WHAT IS REQUIRED
Every line from the one with "FC熊野 トレーニング" to the final line of the records should be printed exactly as it is, with pictures left out.

** Opening GIVEN RECORDS block **

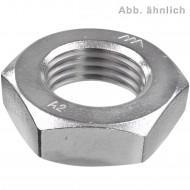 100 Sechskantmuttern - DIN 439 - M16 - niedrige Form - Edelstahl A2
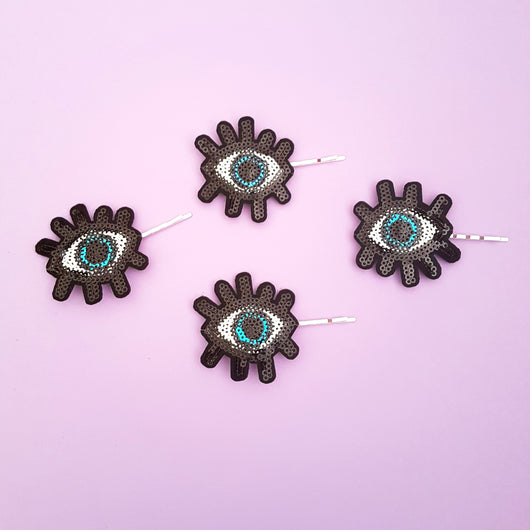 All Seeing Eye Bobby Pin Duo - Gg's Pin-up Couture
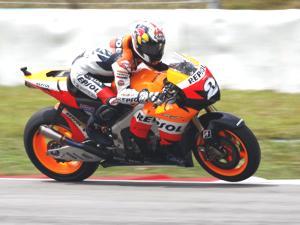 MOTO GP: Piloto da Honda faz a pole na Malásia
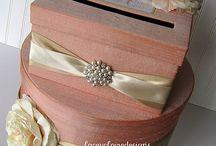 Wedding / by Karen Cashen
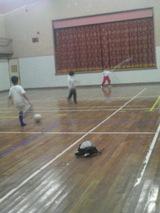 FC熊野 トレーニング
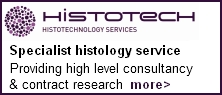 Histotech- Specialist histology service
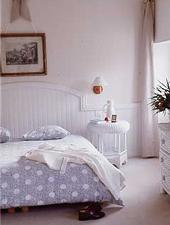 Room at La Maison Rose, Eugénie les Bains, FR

** Closing GIVEN RECORDS block **

EXPECTED OUTPUT
 FC熊野 トレーニング
 Histotech- Specialist histology service
 Room at La Maison Rose, Eugénie les Bains, FR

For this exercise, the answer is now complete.